Comment avez-vous pensé la setlist de votre dernier album ?
On conçoit la setlist de notre album de la même manière que nous planifions nos concerts. L’objectif est de guider le public à travers un voyage sonore, de l’amener vers des horizons qu’il n’aurait peut-être pas explorés autrement. C’est un peu comme une montée en puissance, une progression dynamique qui culmine vers des morceaux techno plus intenses, plus énergiques. On ne cherche pas seulement à s’adresser à un public initié à la musique électronique. On veut briser les barrières, élargir notre audience, et toucher des personnes qui pourraient être attirées par différents aspects de notre projet.
Certains peuvent être séduits par nos sons sans même savoir que nous utilisons des bambous pour créer notre musique. C’est quelque chose de formidable ! D’autres seront plus attachés à notre démarche artistique, à notre façon de repenser les frontières entre les genres musicaux. Notre projet peut être abordé de différentes manières, et c’est ce qui le rend accessible à un large public. Il y a plusieurs portes d’entrée vers notre univers musical, et chacun peut y trouver quelque chose qui lui parle.
Et il me semble que vous avez collaboré avec deux personnes, vous avez deux morceaux à deux feats. Est-ce que vous pouvez m’en parler un peu ?
En fait, on a lancé un format qui s’appelle les Makoto San Factory. Le principe, c’est d’inviter un artiste qui nous inspire dans notre atelier, à la Friche de la Belle de Mai à Marseille, et de composer un titre ensemble. C’est une façon pour nous de créer des rencontres humaines et musicales enrichissantes.

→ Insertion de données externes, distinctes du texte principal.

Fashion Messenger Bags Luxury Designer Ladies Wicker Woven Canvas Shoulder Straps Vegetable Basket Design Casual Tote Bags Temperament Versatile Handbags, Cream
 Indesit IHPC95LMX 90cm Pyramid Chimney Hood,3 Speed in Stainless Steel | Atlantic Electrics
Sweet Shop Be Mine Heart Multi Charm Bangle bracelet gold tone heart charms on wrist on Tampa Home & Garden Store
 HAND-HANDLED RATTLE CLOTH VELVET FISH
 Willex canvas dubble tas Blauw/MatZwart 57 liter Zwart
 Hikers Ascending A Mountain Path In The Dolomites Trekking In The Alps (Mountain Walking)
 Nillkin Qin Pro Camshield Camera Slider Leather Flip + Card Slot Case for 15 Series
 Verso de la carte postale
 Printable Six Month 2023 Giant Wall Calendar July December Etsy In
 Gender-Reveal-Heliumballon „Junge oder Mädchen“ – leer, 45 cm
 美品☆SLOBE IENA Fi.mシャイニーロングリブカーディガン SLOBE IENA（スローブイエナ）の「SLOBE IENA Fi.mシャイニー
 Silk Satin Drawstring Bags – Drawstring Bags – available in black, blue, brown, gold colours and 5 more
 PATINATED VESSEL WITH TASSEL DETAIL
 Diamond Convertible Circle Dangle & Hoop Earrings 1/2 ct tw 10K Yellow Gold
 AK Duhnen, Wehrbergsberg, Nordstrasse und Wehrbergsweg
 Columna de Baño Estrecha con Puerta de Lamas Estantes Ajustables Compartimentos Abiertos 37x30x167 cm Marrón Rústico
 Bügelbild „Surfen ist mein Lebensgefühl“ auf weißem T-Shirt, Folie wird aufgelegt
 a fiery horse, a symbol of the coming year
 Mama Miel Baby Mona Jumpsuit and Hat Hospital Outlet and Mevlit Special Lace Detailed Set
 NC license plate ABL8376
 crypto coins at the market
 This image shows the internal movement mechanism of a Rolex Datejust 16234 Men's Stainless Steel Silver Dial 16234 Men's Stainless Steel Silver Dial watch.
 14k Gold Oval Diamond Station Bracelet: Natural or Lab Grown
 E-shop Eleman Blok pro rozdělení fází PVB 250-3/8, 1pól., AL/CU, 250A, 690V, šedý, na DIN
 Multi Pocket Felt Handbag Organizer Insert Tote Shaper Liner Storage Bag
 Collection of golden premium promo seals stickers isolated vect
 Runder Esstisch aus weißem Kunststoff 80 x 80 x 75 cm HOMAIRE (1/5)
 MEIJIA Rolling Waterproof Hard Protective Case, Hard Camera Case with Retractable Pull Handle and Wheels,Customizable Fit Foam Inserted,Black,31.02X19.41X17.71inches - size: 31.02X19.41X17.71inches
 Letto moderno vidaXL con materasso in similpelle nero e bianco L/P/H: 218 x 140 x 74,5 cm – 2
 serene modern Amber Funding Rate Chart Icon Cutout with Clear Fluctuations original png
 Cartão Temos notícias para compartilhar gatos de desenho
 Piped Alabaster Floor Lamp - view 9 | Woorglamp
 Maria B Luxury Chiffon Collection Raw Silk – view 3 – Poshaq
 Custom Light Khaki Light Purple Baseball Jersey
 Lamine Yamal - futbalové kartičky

Pour le premier feat, on a collaboré avec Uzi Freya, une rappeuse avec une énergie incroyable. C’était une rencontre très spéciale pour nous. On a créé et le morceau « Temps Volé » qui mêle nos deux univers, avec des éléments de hip-hop et le son acoustique du bambou. On a aussi bossé avec Teho, un producteur DJ de la région, avec qui on a exploré une esthétique plus électro-mélodique. Sur le morceau « Saïkoto », nous avons eu l’opportunité de travailler avec Yessaï Karapetian, un pianiste de jazz très talentueux. Les trois sont complètement différents, mais c’est ça aussi l’objectif des Makoto San Factory. De changer d’esthétique musicale et de s’ouvrir à un univers très large. Tous les live ne sont pas destinés à finir sur un album.
Ces factories, c’est une façon pour nous de rester proches du son brut et de l’immédiateté du live, très importante dans notre approche musicale. On veut vraiment que notre musique soit un reflet de cette variété et de cette ouverture d’esprit. Et puis, l’idée de faire des sessions en plan séquence, sans retouche, c’est tout un processus organique qui nous passionne vraiment.